__Tarefa proposta 1__. Na resenha sobre o filme "A comilança", quem aparece como diretor do filme?
__Tarefa proposta 2__. Prossiga com a resenha sobre o filme "A comilança", começando logo depois da última frase.

__Trecho selecionado__.
# # # #

"A comilança", de Marco Ferreri, é daqueles filmes que fazem você sair do cinema meio tonta, meio mexida, meio rindo e meio séria, conseguindo falar apenas: "putaquepariu... que filme. "
Aí você dorme, o tempo passa e o filme persiste, reverbera na cabeça, as pequenas cenas e gestos, os grandes atores, a fotografia, tudo, fica ali, num cantinho seu, impresso, para sempre. Porque "A comilança" é um filme dos Grandes, daqueles que te transformam e até mesmo mudam paradigmas. Depois da Comilança qualquer filme aí pseudo-modernoso, seja sobre sexo desenfreado, sobre drogas, sobre compulsões, prazeres, comida, escatologia, suicídio, qualquer um, fica no chinelo. Trata-se de um dos filmes mais belos e fortes que eu já vi.
Um filme sobre a vida, do ponto de vista de quatro homens.
Um filme sobre a vida, falei, e sobre a morte também, sem metafísica alguma, e aí está uma das grandezas do filme. São quatro homens belos e inteiros (? ou não...), bem sucedidos, vidas construídas. O Marcello lindo e elegante como nunca, todos no auge de suas carreiras. O nome das personagens é o mesmo dos atores, numa elegante brincadeira e homenagem. E o que pode-se esperar de um filme que reúne Marcello Mastroianni, Michel Piccoli, Ugo Tognazi e Philipe Noiret? A gente senta, fica bem quietinha e deixa que eles conduzam o espetáculo.

# # # #

__Dados coletados__.
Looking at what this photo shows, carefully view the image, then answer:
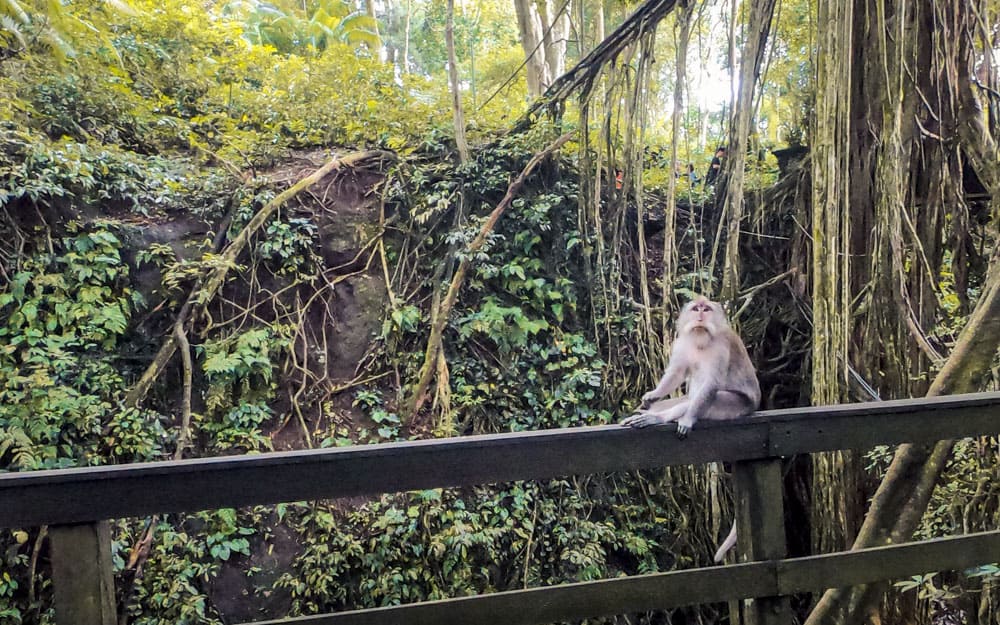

# # # #

__Resposta 1__. Marco Ferreri.

__Resposta 2__.
O filme inicia-se no lado de fora, mostrando um pouco da vida de cada um, enquanto preparam-se para uma viagem. O cozinheiro Hugo despede-se de seu restaurante, levando consigo potes e potes de compotas e seu jogo de facas, guardado num estojo impressionante, que leva consigo desde os quinze anos: "meu pai vendeu duas vacas para comprá-lo". Michel, produtor de tevê, despede-se de sua filha, deixa-lhe as chaves do apartamento, num tom cotidiano, banal. Está tudo acertado para a viagem que fará, um mês de programação já estabelecida. Marcello, o comandante, pousa seu avião e, depois de ter se ocupado com o desembarque de alguns queijos que trouxera consigo, coloca-se no corredor da máquina vazia e olha-a como se dela se despedisse. Phillipe, o juiz, despede-se de sua ama de leite, seios enormes, que lhe acompanha desde a primeira infância, lhe acorda, lhe dá de comer, e lhe bate uma punheta.
Homens inteiros, bem de vida, bem sucedidos, preparando-se para uma viagem, um refúgio, um desaparecimento. Deixam as coisas em ordem, abastecem-se de quantidades impressionantes de produtos de limpeza, carnes, vegetais, queijos, frutas, compotas, legumes, vinhos, licores, champanhes.
Juntam-se numa mansão perdida em meio a cidade, e dali não sairão mais. O portão da mansão abre-se para um jardim meio decadente, repleto de folhas secas, enorme, e ali estarão e ali se passará o filme, entre o jardim e a casa, até o fim. Está preparada a fronteira, e as conversas são todas sobre o presente, sobre a comida, a carne, o sono, o sexo, a flatulência, a recuperação, a merda. Toda a vida do lado de fora fica do lado de fora, não há lamentos sobre o passado, conversas sobre o vazio da existência, nada disso. São homens e uma mulher (que junta-se ao grupo) que comem, bebem e transam, até não poder mais, literalmente. Ao mesmo tempo uma exaltação da vida, e dos prazeres da vida e destruição dela mesma e mesmo dos prazeres, pois come-se sem fome, transa-se no vazio. A casa transborda de merda.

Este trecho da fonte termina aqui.